Mary McAleese challenges Catholic ban on contraception

Former Irish president Mary McAleese: “It needs to be removed in conscience, in justice and . . . it has no basis in divine law”. Photograph: Jonathan Brady/PA WireFormer president Mary McAleese is among more than 100 international Catholic academics who have signed a ‘Scholars’ Statement’ challenging the church’s banning of artificial contraception. 


Prepared by independent think tank the Wijngaards Institute for Catholic Research, it will be published in New York tomorrow at an event hosted by the UN Population Fund.


Among the Irish-based signatories to the statement are theologians Fr Gabriel Daly of the Irish School of Ecumenics in Trinity College Dublin; Fr Donal Dorr; Fr Wilfrid Harrington of Dublin’s Milltown Institute and Church of Ireland Theological College; Dr Gina Menzies and Prof David Smith of Dublin’s Royal College of Surgeons; and Fr Joseph O’Leary of Sophia University in Tokyo, Japan. 

Damage inflicted 

Endorsing the statement, Mrs McAleese said of the church’s teaching on contraception: “The damage inflicted particularly on the poor, on women, on children, on relationships, on health, on society and not least on the church itself, is a millstone around our necks and we are drowning. 

“It needs to be removed in conscience, in justice and in Christ for, as this Scholars’ Statement explains compellingly, it has no basis in divine law.”


For her the issue was “personal,” as “the oldest of nine children and one of the 69 live children my mother and her siblings produced.
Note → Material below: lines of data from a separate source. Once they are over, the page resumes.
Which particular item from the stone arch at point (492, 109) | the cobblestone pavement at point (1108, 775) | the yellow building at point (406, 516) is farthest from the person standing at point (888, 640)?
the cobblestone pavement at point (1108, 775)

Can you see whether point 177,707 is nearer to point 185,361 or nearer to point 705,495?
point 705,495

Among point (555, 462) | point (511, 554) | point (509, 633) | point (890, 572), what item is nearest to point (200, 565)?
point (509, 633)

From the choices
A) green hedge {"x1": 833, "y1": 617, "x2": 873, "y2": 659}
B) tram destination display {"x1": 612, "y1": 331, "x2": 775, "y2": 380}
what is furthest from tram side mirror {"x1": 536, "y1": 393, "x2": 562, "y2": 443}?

Ours is precisely the kind of large Catholic clan system so beloved of flattering papal documents on the family. 

Strong 

 

“Yet while our parents handed on to my generation the baton of a strong but docile Catholic faith, they never encouraged us to have the big families they had.” 

Her generation “largely rejected Humanae Vitae’s ban on artificial contraception, along with it magisterial control over family size. Our small families testify to that”.


Mrs McAleese said all over the world “good, decent, faith-filled men and women are infantilised and robbed” by the 1968 papal encyclical Humanae Vitae of their “God-given right and obligation to make sensible adult decisions in the best interests of their health, their relationships and their children”.